Radeon / GeForce performance question

This thread is very funny.
I wonder if it belongs in “OpenGL advanced coding” but it’s funny.

Humus and Sylvain, get a life you both. Terms like Nvidiot etc maybe acceptable in some fanboyish site, but not here.

This thread is officially sucks…

Jack

yeah, sucks somehow, but anyways, the stats shows some simple fact:
radeon is **** or radeondriver is ****…
i dont think radeon is ****, so it has to be the driver

AND
the nvidiadrivers have now new CopyTexSubImage routines, the old ones where much slower… and i know BigB uses the new drivers…

CopyTexSubImage means copieing memory, and in the softwarerenderer its no big stress cause there its in fact nearly a simple memcpy dont take so much time…

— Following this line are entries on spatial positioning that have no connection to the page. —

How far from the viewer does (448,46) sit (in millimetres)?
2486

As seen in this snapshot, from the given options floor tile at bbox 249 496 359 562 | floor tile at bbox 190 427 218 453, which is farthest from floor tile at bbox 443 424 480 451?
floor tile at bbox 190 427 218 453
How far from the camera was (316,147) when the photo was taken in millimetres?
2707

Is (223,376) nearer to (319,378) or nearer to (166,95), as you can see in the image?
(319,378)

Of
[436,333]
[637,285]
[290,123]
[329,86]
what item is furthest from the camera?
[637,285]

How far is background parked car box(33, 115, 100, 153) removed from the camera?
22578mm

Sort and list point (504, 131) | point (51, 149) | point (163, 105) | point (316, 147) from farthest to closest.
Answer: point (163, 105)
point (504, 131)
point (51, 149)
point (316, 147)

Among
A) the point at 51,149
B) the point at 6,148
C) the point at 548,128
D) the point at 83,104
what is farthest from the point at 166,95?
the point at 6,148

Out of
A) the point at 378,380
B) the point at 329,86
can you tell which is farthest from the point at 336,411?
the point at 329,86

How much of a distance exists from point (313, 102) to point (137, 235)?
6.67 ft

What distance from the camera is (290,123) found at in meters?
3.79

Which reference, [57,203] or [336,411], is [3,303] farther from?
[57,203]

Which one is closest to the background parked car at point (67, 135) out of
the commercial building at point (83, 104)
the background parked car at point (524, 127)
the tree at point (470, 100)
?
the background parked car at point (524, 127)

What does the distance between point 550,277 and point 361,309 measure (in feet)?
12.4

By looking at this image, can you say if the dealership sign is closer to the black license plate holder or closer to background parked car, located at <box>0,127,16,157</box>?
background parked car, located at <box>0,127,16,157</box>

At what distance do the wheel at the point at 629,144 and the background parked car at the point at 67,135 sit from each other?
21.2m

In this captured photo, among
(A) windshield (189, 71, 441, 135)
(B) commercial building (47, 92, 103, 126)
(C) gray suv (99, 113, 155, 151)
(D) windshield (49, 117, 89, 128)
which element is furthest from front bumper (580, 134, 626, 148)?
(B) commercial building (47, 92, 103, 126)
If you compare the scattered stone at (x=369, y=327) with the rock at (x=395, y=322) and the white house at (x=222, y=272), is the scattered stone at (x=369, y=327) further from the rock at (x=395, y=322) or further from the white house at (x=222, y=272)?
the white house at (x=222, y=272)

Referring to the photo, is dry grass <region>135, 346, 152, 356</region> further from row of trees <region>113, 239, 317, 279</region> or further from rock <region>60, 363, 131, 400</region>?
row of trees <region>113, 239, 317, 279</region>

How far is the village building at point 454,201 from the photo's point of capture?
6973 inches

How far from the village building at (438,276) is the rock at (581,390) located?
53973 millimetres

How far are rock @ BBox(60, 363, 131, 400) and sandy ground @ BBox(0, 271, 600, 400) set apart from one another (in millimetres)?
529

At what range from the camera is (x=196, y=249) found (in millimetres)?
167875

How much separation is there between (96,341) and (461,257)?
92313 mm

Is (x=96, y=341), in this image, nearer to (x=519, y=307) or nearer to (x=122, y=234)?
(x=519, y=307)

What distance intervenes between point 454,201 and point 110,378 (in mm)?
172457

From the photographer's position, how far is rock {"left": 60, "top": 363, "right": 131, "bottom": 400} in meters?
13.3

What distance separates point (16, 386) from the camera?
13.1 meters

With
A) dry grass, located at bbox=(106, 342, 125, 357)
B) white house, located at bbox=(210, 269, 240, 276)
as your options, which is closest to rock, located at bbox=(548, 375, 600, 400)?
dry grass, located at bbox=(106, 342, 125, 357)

Originally posted by Gorg:
[b]I am not going to add to this senseless and very childish discussion but I though Matt was clear about extensions a while ago. This is how I understood it:

when a vendor creates an extension, then call it with their company id. If other vendors come to them an says : hey! this extension is cool, I want to help doing it, then it becomes and EXT.

If the review board say : hey this extension is cool and generic enough, we will make it ARB.

oh, and having an NV or ATI on an extension doesn’t stop another vendor from using it.
[/b]

Sure, but if it’s proprietary they can’t implement it nor promote it too ARB regardless of how cool it is.
That just kills the whole idea of an open API.

Originally posted by JackM:
[b]Humus and Sylvain, get a life you both. Terms like Nvidiot etc maybe acceptable in some fanboyish site, but not here.

This thread is officially sucks…

Jack[/b]

Sorry, but I just don’t like when people base their opinion on a single test and start to bash the card and/or the driver team without trying to find the source of the problems which most likely lies somewhere within their own code. When I experience a problem I try to find the source of it. When the source is found I correct it if it’s within my own code and if it resides in the drivers I notify the driver developement team. During the 6 month I’ve owned my Radeon it’s only been two times I’ve found a problem that wasn’t my own code. Both times I notified the driver team and got good feedback. The first time it wasn’t even a driver bug but rather a hardware limitation I was unaware of, and the second time the bug got fixed quite quickly.
You can certainly not expect the driver team to fix bugs they are unaware of.

When I posted this topic I was hoping that one of the ATI guys might pick up the demo and give some insight into the problem. The original question was a serious one.

Originally posted by davepermen:
[b]yeah, sucks somehow, but anyways, the stats shows some simple fact:
radeon is **** or radeondriver is ****…
i dont think radeon is ****, so it has to be the driver

AND
the nvidiadrivers have now new CopyTexSubImage routines, the old ones where much slower… and i know BigB uses the new drivers…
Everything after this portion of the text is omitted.